Die Kommission nahm bereits am 08. Januar 1816 ihre Arbeit auf und ein halbes Jahr später am 26. Juni 1816 wurde in Aachen ein Grenzvertrag zwischen den Königreichen Preußen und der Niederlande geschlossen, der in Artikel 5 zwei Ausnahmen von Prinzip der Flußgrenzen bestimmte, nämlich Oberbillig und die östlich der Our gelegenen Ortsteile von Vianden wurden wieder ein Teil des Großherzogtums Luxemburg. Diese Entscheidung, mit der Oberbillig wieder seinen Platz in der Gemeinde Mertert einnahm, wurde von den Billigern auf beiden Seiten der Mosel freudig begrüßt. Das besondere Interesse des neuen Großherzogtums war, dass es hier ohne Einverständnis Preußens eine Brücke über die Mosel bauen konnte. Zu der Zeit gab es zwischen Thionville und Trier noch keine Moselbrücken. Preußen kamen sehr schnell Bedenken nicht nur wegen eines evtl. Brückenbaues auch wegen möglicher Behinderungen der Moselschifffahrt, der Erhebung von Zöllen usw. Die Freude der Billiger währte nur kurz, denn auf Drängen Preußens machte keine drei Monate später am 07. Oktober 1816 der Vertrag von Kleve in Artikel 10 diese Vereinbarung bezüglich Oberbillig wieder rückgängig. Die Trennung war nach zweijährigem Hin und Her nunmehr endgültig und Oberbillig war eine selbständige Gemeinde in der Bürgermeisterei Konz im preußischen Landkreis Trier geworden. Allerdings hatten die vielfach verwandten Bürger der nunmehr beiden Billig an diesen Entscheidungen keinen Anteil. Für die war die Sache allerdings noch lange nicht ausgestanden, denn so einfach ließ sich die seit der Spätantike bestehende gemeindliche und kirchliche Gemeinschaft nicht auseinanderreißen. Es dauerte länger als ein halbes Jahrhundert bis mit viel Ärger und Hader die Entflechtung des gemeindlichen Eigentums hüben und drüben und die Loslösung von der Mutterpfarrei an endlich unter Dach und Fach war.
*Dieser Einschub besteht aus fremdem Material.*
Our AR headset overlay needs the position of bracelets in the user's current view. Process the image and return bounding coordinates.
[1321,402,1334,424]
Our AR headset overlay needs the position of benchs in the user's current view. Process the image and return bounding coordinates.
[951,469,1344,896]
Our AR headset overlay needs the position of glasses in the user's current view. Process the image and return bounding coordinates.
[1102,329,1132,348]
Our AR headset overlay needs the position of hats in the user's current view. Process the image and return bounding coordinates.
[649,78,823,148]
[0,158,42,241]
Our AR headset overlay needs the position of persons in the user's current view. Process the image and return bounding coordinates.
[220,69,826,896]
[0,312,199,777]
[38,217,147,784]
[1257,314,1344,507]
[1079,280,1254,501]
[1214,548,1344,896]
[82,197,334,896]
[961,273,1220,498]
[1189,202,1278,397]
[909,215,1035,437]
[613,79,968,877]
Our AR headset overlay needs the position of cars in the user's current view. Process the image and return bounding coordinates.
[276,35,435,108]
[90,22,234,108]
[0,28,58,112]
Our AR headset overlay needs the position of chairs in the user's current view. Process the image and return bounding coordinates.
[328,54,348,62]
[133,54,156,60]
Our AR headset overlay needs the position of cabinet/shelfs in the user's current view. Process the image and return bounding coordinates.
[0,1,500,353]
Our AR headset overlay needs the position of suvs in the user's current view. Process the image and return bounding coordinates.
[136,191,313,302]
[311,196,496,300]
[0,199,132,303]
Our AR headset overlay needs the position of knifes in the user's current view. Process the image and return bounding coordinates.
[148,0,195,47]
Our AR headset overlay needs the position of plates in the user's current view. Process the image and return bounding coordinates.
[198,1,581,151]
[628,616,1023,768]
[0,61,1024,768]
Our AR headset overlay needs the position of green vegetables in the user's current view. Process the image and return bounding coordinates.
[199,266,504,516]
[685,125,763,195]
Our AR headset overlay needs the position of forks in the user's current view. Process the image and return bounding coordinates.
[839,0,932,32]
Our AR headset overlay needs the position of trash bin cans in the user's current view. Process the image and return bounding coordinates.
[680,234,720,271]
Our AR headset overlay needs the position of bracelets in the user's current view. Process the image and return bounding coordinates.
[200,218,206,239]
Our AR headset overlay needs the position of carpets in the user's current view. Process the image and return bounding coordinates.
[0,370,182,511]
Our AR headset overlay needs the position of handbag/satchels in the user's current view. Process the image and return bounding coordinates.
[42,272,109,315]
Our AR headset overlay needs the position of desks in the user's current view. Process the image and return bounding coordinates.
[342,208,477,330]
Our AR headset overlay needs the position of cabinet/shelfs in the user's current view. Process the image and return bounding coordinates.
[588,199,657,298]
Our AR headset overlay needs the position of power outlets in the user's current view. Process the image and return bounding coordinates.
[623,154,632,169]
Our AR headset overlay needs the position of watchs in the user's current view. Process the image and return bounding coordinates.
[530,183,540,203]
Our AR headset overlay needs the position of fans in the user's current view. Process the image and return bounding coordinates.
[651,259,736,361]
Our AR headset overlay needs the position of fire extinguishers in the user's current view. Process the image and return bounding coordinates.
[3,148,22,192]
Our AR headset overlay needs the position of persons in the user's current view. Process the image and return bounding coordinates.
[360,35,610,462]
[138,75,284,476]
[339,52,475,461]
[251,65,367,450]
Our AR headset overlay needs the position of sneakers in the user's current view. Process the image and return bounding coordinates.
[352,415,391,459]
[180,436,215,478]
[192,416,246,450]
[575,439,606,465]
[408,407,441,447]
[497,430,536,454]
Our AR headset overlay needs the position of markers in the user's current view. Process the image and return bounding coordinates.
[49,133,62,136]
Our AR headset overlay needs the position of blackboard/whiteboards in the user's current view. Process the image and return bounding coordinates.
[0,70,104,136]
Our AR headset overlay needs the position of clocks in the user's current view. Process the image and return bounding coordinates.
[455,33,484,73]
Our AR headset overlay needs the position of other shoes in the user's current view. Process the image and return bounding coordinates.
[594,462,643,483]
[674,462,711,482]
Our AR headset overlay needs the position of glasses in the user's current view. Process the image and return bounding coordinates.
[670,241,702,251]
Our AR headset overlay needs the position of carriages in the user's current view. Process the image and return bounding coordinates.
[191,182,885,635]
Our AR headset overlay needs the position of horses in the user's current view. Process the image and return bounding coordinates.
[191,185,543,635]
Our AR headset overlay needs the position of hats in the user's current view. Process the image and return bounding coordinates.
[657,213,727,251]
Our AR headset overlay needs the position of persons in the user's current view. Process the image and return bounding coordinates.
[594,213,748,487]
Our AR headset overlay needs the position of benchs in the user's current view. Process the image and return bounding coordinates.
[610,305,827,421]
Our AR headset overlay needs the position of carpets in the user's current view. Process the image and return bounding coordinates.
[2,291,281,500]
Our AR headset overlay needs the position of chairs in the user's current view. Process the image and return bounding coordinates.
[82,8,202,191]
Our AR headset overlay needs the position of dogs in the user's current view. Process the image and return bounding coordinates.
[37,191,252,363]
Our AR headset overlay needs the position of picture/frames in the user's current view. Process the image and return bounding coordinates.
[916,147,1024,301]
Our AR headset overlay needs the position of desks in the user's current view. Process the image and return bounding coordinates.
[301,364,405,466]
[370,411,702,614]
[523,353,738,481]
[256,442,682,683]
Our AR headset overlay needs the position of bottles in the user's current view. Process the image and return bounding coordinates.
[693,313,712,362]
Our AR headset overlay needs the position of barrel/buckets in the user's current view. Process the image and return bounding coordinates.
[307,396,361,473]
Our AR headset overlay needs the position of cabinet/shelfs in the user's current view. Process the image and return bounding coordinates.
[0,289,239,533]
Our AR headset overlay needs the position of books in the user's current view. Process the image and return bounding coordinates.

Die Aufteilung des gemeinsamen kommunalen Grundbesitzes ohne die Wälder wurde im Verhältnis der Anteile an der Gesamtzahl der Haushalte von 1815 für Wasserbillig 51/82 und für Oberbillig 31/82 vorgenommen. Die Felder wurden nach fünf Gütelassen mit den Werten 15, 25, 50, 60 und 100 Franken/Morgen erfasst. In der Anhörung in Wasserbillig im August 1819 stimmte der Oberbilliger Schöffe, der Bauer Johann Zewen (1774-1853) dem Verfahren zu mit der Bedingung, dass die Wasserbilliger den Oberbilligern ihren Anteil an den Baukosten der neuen Pfarrkirche erstatten. Im Oktober 1843 kam es dann zur Unterzeichnung des Protokolls der Wertermittlung über die auf Wasserbilliger Seite 36 Objekte mit 3785 Franken und auf Oberbilliger Seite 47 Objekte mit 2956 Franken. Besondere Regelungen und noch jahrelangen Streit gab um die Wälder -auf Oberbilliger Seite den „Großenbüsch“ und auf Wasserbilliger Seite den „Serniger Wald“, die Weiderechte auf den Drieschen, die Steinbrüche und weitere Einzelobjekte. Erst Mitte der 1850er Jahre -also vierzig Jahre nach der politischen Trennung- kam die Auflösung der zivilgemeindlichen Güter endlich zu Abschluss.